"Dediklerinizi can kulağıyla dinledim ama size bir şey sormak istiyorum müsaadenizle Bay Yakoslav." 

"Sizi dinliyorum Nikola Sokolov." dedi ve dikkatini Sokolov'a verdi. 

"Burjuva sınıfında olmanıza rağmen biz ezilenler gibi davranmanızı anlamlandıramıyorum. Adınız sadece olduğunuz sınıfın değil kralların da ağzındadır. Ama siz bu üne sahip değilmiş gibi bir palto ve çizme ile yaşamınıza devam ediyor, istemeyeceğiniz kadar at arabasıyla gezinti yapabilecekken yürümeyi tercih ediyorsunuz. Bay Yakoslav, alt sınıftanmış gibi davranmanızın sebebi bizleri eğlence unsuru olarak görmeniz midir?

Ufak bir tebessüm etti ve cevap verdi: "Tam tersi, kendimi sizlerden biri olarak gördüğüm için davranıyorum Bay Nikola." 

"Neden Bay Yakoslav?" 

"Sizin gözünüzde bizler zengin doğup zengin ölen ve alt sınıfın hayallerini, hedeflerini bir gayret göstermeden günlük rutin olarak tekrarlayan şanslı insanlarız. Belirtmek isterim ki bizler de kendi içimizde ayrılıyoruz. Birçoğu olduğu sınıfa gelebilmek için dalkavukça davranışlarda bulunmuştur. Ve yine birçoğu türlü türlü hırsızlıklarla olduğu konuma gelmiştir. Ve az bir kısım ise alt sınıfın bir parçası olup zorluklara göğüs gererek, mücadele ederek bulunduğu konuma gelme hakkına sahip olmuştur. Kısacası sizin bulunduğunuz yerden geliyorum Nikola. Ve ben doğru bir zamanda, doğru bir yerde, doğru hamleyi yaptığım için bu sözlerinizi hak etmiyorum." dedi ve yalan söylediğini düşünmemesi için Bay Nikola'nın gözlerinin içine bakarak bekledi. 

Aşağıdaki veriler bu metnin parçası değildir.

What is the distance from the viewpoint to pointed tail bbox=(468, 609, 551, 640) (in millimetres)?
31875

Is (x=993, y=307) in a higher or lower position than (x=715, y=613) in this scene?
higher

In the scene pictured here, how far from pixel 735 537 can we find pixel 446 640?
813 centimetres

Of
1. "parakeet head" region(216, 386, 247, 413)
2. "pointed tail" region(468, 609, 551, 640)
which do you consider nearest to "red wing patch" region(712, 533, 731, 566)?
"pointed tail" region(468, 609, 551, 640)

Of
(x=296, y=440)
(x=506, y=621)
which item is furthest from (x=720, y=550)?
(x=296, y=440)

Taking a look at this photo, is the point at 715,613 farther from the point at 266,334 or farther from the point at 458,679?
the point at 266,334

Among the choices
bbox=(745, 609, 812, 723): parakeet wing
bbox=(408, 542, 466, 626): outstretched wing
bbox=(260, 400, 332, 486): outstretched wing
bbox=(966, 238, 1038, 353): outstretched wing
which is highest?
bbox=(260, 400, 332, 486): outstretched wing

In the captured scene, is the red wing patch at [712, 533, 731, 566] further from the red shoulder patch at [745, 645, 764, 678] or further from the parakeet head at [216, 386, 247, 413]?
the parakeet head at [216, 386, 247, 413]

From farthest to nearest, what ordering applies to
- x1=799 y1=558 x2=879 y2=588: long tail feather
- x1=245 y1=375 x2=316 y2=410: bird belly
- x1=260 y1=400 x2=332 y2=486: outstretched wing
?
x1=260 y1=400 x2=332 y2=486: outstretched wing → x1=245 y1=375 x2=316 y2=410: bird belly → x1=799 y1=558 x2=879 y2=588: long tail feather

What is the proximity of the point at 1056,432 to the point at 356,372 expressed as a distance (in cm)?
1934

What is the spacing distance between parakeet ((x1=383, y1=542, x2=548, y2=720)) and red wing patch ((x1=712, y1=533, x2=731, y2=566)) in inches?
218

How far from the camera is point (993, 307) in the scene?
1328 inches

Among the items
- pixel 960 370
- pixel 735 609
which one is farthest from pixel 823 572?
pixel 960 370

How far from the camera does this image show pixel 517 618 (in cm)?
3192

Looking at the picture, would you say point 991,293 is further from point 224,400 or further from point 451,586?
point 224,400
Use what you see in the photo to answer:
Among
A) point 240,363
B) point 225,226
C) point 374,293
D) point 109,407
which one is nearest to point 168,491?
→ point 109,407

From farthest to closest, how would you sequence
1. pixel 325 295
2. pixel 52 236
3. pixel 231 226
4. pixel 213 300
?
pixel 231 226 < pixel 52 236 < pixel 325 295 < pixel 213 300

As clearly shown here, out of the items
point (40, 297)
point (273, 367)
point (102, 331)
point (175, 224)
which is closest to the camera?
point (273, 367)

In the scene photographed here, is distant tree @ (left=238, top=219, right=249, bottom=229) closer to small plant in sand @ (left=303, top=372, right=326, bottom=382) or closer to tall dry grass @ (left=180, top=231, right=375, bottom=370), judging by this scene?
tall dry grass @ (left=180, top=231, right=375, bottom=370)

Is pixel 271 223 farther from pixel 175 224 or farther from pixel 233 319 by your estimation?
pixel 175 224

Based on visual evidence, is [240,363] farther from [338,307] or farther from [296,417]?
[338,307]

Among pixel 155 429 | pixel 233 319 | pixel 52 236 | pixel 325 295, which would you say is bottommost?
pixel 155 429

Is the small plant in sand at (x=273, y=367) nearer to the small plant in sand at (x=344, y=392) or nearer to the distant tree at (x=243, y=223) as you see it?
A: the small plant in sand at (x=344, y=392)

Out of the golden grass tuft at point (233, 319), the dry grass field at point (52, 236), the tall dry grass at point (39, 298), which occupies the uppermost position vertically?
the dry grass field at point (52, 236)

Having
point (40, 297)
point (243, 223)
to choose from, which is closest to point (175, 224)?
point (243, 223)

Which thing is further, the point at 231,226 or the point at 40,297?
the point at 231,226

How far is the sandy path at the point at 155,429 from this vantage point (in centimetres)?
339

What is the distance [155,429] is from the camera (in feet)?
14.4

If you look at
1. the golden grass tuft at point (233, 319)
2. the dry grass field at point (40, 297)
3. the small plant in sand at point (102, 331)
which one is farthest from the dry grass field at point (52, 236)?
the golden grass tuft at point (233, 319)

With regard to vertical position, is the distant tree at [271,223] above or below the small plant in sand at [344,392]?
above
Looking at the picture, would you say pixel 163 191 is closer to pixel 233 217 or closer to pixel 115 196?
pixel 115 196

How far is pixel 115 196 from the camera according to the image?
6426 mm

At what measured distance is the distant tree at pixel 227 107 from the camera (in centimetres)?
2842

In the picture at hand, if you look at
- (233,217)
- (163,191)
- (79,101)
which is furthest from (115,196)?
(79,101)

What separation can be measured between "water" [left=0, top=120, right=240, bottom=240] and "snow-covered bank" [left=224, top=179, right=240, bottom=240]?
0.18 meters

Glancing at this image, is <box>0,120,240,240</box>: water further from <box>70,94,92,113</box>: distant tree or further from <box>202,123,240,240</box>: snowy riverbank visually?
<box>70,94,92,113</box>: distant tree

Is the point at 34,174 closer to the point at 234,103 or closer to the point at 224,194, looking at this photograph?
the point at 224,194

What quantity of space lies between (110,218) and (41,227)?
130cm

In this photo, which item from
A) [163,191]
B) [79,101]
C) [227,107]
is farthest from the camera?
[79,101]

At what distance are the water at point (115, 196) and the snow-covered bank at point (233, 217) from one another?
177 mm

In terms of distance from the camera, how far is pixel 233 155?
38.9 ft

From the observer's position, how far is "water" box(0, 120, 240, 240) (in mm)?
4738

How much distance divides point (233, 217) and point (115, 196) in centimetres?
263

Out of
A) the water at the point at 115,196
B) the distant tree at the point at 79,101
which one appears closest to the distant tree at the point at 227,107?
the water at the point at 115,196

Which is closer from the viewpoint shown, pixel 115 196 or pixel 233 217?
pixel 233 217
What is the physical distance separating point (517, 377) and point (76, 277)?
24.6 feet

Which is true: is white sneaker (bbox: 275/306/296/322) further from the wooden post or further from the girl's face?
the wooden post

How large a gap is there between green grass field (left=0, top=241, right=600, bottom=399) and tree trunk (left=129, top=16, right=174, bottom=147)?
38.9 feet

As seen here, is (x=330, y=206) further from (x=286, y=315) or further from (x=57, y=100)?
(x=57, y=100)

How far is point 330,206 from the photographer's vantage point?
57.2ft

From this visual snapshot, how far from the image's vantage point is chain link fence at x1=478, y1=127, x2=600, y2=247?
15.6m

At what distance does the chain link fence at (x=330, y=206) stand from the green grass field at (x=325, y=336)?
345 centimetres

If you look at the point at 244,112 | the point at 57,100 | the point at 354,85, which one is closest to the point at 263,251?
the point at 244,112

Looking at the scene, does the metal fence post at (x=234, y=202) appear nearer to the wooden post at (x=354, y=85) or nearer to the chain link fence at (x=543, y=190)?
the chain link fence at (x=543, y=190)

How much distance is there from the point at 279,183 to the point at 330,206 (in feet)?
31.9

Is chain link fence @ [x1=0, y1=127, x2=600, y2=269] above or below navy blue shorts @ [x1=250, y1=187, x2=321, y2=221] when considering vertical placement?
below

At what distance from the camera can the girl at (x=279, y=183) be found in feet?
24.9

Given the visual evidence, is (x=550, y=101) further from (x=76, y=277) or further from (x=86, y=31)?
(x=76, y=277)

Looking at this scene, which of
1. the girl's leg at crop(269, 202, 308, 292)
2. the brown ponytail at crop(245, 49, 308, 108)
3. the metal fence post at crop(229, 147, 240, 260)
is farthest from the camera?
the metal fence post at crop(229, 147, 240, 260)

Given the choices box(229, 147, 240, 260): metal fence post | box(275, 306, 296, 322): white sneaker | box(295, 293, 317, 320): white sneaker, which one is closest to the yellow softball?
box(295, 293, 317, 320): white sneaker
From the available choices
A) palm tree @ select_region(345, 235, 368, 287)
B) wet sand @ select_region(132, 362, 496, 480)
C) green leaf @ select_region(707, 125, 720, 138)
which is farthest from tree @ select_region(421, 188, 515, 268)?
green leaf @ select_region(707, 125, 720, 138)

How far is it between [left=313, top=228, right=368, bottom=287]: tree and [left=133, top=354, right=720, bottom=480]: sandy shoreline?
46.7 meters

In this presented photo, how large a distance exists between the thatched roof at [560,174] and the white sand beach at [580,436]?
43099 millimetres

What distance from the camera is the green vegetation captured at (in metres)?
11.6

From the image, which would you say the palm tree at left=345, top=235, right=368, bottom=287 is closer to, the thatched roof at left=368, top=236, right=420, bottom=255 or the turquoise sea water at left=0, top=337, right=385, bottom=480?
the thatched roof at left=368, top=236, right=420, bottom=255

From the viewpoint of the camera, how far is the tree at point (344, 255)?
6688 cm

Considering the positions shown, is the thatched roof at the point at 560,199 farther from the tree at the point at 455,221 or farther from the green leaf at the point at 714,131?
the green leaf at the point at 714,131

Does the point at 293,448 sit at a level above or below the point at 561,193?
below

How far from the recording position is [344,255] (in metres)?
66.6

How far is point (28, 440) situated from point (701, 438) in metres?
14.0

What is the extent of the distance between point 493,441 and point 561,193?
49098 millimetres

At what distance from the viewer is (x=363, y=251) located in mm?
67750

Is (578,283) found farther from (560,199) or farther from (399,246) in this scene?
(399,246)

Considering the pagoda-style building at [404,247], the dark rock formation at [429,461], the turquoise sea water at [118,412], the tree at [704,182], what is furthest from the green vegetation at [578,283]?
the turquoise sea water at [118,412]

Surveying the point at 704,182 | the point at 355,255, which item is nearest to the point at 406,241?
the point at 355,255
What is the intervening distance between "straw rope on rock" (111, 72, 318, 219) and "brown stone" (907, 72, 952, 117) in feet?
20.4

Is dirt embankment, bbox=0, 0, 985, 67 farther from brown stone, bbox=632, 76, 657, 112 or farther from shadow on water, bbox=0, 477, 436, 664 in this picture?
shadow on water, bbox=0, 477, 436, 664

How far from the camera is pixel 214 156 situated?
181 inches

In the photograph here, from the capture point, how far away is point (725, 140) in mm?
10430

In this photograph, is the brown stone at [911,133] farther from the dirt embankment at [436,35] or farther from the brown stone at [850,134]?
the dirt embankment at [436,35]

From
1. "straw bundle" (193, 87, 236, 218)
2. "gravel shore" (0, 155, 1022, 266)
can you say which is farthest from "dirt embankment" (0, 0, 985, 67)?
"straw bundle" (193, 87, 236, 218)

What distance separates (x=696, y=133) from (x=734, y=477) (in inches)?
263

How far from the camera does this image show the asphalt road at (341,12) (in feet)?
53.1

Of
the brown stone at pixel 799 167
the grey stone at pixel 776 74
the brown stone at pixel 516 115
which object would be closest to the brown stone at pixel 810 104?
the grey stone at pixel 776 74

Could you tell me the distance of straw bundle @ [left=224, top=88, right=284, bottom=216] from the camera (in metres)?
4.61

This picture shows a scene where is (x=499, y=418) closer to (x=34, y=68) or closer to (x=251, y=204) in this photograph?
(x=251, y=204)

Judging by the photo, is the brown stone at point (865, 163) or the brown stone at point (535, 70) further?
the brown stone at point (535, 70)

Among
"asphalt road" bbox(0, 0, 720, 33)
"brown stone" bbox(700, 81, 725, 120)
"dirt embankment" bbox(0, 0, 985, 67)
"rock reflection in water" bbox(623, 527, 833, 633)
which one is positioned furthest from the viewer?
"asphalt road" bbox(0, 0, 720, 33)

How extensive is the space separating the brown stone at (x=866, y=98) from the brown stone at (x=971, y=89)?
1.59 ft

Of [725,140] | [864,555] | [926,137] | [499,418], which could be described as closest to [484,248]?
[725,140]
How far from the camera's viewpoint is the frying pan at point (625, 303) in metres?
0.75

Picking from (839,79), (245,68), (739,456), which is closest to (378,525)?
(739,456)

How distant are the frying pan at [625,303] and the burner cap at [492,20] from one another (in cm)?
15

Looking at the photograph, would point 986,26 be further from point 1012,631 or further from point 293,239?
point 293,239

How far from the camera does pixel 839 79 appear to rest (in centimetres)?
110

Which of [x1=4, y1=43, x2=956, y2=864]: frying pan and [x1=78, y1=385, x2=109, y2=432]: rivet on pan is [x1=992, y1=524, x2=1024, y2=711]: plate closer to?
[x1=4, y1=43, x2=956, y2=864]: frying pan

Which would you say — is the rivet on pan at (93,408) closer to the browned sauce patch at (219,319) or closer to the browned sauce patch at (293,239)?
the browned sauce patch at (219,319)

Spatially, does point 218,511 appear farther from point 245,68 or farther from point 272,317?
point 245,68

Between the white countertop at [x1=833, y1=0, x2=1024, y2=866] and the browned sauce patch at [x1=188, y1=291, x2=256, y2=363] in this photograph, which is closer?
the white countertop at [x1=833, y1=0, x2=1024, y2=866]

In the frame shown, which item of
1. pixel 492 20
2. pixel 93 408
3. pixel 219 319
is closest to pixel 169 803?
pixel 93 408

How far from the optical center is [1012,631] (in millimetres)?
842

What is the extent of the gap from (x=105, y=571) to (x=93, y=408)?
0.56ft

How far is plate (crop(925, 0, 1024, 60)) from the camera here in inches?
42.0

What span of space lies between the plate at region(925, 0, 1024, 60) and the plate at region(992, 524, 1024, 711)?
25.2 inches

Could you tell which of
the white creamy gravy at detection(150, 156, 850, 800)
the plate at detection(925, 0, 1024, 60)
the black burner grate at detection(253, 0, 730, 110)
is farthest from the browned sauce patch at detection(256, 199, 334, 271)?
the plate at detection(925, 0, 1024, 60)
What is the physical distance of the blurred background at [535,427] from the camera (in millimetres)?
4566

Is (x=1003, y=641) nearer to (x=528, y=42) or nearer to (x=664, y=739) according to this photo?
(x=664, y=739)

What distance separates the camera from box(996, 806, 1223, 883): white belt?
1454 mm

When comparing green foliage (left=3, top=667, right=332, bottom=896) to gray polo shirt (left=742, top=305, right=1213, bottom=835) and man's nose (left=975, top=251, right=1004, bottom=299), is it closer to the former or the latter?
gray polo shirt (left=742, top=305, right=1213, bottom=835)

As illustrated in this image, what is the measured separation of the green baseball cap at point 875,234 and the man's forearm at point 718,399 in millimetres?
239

Alt sınıfta olan insanlar türlü kötülükle, açlıkla ve ihanetle karşılaştıkları için Tanrı'ya olan güvenleri bile kalmamıştı. Çünkü Tanrı'nın onları ezilenler kısmında yarattığı herkes tarafından kabul görmüş bir düşünceydi ve bunun farkında olan Yakoslav istifini hiç bozmadan gelecek bir sonraki soruyu bekliyordu. 

"Dediklerinizi şatafatlı balolarınızda hanımefendilere veya beyefendilere anlatırsanız gözyaşlarını tutamayıp Tanrı'ya dua edeceklerdir. Lakin o duaların içinde yine bizler olmayacaktık. Bizlere doğrultmuş olduğunuz bıçağı böğrümüze sokmanıza gerek yok çünkü içinde akacak bir sıvı olmadığına sizi temin ederim Bay Yakoslav. Tekrardan söylüyorum karşımda göstermiş olduğunuz duruşunuzu bizler tefecilerden kaçabilmek için gösteriyoruz. Değersiz görmenize ve bizimle daha fazla eğlenmenize izin veremeyeceğim, lütfen gidin Bay Yakoslav yoksa burada sizi derdest edip göndermek için can atan, birçok ezilen var."

Yakoslav korkudan hemen ayağa kalkıp hızlıca yürümeye başladı, sokağın sonundaki at arabasına binip üstünü değiştirdi ve son kez geldiği yola bakarak içinden: "Ahmaklar! Siz kim oluyorsunuz da benimle böyle konuşabiliyorsunuz." diyerek söylenmeye devam etti. 

Arabacı, ata kamçısını vurarak yola koyuldu.